What the exercise asks:
Return each line of the rows that contains the string "list", keeping the lines in their original order.

Excerpted data:
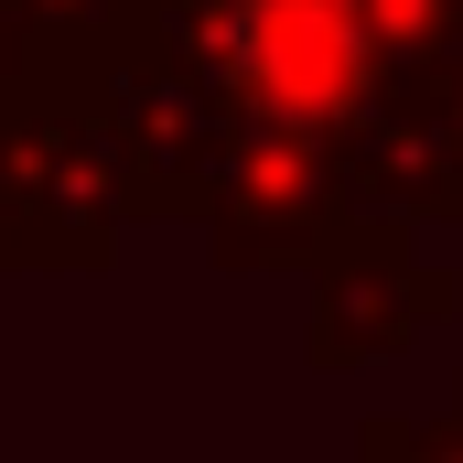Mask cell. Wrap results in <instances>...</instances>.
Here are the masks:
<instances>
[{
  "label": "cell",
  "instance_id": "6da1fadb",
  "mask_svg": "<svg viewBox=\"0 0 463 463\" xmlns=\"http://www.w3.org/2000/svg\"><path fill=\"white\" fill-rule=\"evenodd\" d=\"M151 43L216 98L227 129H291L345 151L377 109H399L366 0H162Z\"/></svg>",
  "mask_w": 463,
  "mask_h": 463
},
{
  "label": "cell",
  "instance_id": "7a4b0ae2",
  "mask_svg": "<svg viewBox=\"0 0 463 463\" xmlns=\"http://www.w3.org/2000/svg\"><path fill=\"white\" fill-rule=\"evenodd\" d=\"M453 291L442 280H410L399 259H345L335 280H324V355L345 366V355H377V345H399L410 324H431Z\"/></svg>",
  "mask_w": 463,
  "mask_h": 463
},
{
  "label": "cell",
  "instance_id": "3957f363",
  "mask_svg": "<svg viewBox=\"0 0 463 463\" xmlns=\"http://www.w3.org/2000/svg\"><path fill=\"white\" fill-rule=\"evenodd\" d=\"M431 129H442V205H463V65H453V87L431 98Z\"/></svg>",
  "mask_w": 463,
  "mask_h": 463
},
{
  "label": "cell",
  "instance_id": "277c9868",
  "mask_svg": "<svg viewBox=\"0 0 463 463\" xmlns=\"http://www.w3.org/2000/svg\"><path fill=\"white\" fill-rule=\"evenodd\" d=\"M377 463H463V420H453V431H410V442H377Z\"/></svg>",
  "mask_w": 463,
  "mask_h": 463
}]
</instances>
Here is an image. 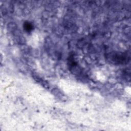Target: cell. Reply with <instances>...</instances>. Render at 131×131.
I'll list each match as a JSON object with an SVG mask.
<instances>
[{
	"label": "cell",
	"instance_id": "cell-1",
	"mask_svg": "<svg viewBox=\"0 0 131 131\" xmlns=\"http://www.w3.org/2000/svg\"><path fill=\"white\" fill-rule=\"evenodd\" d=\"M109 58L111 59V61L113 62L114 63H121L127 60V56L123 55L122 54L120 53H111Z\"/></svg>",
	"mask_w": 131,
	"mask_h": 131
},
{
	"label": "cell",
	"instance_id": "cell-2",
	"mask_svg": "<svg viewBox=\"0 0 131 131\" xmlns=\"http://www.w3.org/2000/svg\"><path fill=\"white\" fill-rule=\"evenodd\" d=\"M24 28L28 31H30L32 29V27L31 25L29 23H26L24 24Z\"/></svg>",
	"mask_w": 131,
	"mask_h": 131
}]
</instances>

---

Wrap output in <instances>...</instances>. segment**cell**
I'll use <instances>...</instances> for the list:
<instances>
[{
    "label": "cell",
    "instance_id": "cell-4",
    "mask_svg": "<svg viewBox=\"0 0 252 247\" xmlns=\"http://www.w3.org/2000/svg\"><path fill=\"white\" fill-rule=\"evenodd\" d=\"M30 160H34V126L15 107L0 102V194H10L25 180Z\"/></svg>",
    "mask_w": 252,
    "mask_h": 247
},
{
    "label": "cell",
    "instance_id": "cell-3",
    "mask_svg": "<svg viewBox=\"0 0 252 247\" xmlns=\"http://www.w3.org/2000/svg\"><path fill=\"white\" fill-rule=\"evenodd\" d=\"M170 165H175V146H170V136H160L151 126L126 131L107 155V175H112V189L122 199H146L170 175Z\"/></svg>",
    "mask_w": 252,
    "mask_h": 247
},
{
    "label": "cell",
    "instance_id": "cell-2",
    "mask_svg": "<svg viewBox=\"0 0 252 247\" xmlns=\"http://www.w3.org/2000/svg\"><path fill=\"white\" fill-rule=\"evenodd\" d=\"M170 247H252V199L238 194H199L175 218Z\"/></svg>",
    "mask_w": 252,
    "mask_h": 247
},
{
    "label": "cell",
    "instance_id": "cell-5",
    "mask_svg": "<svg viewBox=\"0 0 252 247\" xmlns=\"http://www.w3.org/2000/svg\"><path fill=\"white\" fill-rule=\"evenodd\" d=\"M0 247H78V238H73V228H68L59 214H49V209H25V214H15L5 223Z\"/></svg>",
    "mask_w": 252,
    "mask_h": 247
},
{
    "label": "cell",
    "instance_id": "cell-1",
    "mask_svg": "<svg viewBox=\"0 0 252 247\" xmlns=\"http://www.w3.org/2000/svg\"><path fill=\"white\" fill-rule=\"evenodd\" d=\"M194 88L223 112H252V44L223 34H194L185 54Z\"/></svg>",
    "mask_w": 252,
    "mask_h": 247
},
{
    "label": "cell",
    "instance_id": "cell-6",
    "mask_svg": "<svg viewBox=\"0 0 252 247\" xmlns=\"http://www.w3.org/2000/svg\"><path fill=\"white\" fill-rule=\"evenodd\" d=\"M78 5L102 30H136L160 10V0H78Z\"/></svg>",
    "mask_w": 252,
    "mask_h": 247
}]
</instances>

--

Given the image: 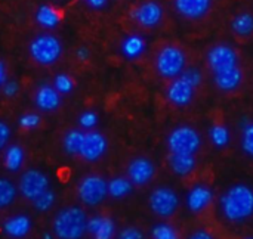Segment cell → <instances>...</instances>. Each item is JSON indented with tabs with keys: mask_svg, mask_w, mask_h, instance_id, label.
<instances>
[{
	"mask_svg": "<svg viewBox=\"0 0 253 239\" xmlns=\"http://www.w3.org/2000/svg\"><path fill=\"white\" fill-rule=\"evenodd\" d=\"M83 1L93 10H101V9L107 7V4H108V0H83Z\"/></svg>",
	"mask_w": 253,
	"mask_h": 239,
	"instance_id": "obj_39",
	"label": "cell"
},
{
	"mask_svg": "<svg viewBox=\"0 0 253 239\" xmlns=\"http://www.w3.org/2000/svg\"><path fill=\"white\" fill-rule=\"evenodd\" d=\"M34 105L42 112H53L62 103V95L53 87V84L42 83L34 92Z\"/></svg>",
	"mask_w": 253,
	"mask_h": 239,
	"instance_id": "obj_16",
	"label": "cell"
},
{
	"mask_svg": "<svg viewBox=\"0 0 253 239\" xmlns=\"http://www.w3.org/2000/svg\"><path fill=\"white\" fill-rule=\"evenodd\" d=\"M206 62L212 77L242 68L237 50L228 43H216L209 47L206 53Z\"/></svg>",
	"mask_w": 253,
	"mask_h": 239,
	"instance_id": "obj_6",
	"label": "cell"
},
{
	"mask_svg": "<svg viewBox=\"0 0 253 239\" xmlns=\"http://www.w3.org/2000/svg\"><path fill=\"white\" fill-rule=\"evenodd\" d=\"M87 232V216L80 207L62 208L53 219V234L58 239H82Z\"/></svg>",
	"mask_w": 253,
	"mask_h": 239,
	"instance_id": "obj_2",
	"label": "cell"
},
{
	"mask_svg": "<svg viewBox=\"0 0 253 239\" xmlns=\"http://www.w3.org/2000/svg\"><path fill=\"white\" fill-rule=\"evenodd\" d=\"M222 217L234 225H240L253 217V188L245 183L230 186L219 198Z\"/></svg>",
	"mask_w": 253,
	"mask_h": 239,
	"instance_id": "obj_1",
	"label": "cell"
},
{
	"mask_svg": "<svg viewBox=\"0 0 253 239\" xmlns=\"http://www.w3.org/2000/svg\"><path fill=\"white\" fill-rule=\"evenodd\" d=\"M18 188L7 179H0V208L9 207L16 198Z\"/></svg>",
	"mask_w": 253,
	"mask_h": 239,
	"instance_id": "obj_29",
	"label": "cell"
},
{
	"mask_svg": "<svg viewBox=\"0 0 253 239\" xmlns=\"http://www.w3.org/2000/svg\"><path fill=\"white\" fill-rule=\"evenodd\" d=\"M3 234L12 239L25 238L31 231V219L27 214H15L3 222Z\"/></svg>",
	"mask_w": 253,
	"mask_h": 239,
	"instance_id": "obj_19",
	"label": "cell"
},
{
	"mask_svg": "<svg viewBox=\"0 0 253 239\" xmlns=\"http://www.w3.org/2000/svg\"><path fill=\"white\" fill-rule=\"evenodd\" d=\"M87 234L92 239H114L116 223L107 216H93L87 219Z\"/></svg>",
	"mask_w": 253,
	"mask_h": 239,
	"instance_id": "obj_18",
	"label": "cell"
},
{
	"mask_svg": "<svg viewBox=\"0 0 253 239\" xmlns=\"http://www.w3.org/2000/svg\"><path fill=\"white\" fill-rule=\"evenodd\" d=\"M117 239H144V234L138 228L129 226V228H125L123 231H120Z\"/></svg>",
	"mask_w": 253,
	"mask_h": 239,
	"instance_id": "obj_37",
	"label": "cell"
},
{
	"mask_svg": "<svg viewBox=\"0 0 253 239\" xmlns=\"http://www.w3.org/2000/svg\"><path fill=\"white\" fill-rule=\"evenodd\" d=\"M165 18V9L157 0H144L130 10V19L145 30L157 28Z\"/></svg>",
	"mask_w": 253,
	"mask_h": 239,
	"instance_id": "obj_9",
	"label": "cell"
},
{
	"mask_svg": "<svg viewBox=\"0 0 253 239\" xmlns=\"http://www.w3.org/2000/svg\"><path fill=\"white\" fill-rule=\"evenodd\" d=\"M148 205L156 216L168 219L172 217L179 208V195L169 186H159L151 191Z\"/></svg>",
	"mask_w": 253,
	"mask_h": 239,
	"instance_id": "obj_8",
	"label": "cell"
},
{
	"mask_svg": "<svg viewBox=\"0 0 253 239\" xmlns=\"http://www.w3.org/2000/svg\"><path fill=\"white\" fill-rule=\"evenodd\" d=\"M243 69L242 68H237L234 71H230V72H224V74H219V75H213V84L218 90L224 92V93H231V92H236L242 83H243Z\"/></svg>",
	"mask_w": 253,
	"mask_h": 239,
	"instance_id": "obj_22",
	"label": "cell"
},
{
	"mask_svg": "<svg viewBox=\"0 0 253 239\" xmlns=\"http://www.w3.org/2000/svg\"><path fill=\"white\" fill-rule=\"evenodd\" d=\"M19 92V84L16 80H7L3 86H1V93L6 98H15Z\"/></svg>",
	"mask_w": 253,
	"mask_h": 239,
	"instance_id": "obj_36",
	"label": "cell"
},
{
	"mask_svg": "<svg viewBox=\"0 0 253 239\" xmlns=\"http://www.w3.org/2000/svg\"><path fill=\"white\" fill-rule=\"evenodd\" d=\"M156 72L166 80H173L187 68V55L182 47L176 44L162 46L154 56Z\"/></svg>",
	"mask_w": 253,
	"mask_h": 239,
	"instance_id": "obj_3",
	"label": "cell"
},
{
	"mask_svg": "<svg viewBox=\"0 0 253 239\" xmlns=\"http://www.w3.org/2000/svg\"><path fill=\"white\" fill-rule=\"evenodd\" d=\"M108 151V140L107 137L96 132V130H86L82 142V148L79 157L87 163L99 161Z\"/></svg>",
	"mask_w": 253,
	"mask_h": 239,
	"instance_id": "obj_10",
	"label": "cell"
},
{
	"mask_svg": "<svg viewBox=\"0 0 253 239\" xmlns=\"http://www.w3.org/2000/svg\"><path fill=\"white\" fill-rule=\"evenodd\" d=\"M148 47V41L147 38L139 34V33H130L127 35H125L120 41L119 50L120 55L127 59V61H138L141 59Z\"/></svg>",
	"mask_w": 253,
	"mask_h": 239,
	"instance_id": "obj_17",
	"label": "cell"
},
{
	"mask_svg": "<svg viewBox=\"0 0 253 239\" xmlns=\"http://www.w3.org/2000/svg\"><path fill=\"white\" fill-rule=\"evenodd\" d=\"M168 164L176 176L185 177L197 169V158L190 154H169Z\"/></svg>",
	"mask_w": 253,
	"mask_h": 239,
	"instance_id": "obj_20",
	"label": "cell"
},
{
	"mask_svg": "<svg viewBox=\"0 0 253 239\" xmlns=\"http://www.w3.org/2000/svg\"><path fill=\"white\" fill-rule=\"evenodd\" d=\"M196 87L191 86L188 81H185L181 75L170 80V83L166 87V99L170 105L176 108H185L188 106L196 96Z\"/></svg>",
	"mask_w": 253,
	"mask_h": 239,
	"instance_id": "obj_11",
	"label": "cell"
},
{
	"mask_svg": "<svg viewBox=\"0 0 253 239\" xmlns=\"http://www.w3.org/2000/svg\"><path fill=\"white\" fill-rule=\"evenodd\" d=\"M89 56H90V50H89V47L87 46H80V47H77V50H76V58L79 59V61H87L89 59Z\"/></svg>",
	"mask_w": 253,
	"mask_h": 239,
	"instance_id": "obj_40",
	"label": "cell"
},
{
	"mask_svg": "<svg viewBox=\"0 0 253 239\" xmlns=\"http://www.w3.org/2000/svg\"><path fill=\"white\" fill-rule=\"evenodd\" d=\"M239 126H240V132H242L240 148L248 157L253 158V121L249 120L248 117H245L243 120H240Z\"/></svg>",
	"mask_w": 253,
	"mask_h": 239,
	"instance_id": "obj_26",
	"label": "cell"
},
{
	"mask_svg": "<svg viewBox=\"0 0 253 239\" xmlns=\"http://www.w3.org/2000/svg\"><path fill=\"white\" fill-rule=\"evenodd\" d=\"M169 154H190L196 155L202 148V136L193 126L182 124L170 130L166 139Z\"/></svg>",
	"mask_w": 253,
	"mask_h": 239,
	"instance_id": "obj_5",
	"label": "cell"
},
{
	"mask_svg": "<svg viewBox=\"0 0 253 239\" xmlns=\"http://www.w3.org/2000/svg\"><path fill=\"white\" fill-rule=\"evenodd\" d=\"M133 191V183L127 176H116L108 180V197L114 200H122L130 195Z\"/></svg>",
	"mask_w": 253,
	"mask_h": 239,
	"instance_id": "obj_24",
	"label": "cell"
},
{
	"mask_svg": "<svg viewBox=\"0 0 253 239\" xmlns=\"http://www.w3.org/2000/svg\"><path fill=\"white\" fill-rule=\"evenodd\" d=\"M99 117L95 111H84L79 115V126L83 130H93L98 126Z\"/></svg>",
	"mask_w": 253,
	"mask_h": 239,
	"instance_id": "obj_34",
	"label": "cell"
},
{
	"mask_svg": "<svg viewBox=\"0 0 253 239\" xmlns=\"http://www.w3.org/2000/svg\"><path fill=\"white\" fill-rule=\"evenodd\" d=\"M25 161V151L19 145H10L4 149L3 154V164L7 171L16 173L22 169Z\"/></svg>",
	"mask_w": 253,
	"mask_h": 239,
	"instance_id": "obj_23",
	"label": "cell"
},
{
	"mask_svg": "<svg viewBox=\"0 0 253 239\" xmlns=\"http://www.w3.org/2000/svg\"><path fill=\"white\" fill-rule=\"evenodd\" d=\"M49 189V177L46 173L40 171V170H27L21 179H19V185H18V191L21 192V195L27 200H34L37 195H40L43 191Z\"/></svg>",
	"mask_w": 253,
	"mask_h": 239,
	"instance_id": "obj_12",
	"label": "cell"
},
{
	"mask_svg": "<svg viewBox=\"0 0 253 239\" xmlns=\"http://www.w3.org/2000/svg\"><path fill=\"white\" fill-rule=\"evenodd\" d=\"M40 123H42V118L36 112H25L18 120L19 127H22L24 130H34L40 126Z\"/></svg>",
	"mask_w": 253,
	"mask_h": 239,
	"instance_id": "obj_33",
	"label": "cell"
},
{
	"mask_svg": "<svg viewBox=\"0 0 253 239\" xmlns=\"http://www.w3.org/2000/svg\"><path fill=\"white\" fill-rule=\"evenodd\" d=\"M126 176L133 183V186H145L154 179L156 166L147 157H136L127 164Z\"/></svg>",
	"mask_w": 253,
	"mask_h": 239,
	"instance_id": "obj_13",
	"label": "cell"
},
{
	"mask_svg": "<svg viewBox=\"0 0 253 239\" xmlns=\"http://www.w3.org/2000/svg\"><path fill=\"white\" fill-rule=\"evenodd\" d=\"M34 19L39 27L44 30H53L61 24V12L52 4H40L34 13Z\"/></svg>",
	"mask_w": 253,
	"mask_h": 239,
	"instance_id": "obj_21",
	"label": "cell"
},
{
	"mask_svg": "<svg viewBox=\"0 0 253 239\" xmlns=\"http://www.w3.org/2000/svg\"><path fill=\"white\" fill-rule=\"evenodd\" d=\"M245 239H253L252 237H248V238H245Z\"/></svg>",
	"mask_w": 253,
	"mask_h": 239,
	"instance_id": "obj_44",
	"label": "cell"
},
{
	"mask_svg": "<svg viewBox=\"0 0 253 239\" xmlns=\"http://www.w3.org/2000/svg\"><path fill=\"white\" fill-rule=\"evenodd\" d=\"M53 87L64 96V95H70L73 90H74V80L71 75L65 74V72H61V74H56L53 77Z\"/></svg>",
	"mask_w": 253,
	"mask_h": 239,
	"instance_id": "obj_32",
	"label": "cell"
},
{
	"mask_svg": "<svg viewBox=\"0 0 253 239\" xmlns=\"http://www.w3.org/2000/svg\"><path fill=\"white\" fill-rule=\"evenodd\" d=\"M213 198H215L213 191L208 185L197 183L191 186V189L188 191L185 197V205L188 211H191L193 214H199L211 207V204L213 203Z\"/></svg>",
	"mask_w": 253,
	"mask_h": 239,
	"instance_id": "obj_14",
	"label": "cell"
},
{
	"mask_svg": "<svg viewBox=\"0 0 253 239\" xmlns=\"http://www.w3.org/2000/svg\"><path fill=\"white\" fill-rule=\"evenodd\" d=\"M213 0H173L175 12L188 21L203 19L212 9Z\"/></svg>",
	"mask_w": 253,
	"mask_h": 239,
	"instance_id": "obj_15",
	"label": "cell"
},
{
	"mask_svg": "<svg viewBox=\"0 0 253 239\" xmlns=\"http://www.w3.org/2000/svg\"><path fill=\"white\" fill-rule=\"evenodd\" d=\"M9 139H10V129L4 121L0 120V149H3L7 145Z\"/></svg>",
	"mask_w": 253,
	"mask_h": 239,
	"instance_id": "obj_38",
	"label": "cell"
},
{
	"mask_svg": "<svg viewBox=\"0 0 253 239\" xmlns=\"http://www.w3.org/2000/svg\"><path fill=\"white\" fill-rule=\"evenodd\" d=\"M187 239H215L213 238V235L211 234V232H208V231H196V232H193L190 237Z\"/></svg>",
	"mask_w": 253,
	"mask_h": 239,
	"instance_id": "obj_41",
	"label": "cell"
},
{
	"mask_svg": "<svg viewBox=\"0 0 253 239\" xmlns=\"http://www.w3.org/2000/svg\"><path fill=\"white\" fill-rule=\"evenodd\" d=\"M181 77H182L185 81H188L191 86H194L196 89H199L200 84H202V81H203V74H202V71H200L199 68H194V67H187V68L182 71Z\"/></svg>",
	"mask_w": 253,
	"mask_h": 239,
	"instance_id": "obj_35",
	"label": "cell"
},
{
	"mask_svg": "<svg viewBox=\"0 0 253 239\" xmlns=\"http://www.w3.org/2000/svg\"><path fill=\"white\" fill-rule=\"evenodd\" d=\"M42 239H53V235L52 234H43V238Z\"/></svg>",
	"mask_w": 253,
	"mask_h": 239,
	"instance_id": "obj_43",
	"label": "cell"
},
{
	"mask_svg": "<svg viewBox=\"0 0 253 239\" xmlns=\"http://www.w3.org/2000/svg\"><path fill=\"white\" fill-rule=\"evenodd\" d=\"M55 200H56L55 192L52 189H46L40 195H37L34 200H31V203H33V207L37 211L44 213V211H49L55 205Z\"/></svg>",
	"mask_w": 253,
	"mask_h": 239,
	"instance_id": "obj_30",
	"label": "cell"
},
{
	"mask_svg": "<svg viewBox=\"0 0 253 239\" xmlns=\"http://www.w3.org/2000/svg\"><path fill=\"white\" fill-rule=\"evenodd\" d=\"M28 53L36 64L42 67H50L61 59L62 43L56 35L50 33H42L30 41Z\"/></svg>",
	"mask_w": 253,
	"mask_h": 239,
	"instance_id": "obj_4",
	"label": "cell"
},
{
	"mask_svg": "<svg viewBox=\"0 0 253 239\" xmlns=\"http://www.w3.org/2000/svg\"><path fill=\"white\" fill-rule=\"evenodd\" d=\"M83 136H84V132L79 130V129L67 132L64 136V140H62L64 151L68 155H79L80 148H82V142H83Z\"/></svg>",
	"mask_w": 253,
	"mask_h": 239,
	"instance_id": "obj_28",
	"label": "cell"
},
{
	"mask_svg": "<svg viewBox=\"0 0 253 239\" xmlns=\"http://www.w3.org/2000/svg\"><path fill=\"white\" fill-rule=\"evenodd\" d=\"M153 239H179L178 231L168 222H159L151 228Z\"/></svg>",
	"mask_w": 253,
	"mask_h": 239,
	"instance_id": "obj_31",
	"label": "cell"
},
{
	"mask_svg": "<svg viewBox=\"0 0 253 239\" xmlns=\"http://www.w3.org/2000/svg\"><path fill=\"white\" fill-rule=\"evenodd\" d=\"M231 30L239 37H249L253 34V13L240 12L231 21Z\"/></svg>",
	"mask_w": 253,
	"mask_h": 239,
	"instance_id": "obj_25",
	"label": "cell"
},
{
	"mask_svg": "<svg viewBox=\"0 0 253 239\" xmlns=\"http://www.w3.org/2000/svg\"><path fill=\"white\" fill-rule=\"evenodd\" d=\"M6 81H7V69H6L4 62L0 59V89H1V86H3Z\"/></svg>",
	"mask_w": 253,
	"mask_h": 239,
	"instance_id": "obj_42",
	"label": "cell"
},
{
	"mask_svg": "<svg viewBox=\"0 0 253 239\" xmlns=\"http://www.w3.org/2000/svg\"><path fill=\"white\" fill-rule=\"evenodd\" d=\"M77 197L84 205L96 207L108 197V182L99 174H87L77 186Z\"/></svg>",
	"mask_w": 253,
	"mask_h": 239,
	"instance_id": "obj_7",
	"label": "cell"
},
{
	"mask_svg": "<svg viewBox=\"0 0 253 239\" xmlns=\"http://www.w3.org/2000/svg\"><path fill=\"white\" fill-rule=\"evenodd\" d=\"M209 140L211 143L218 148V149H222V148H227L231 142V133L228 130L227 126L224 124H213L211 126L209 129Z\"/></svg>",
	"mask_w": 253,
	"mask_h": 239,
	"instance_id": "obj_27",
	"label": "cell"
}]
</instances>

Result of the task:
I'll list each match as a JSON object with an SVG mask.
I'll use <instances>...</instances> for the list:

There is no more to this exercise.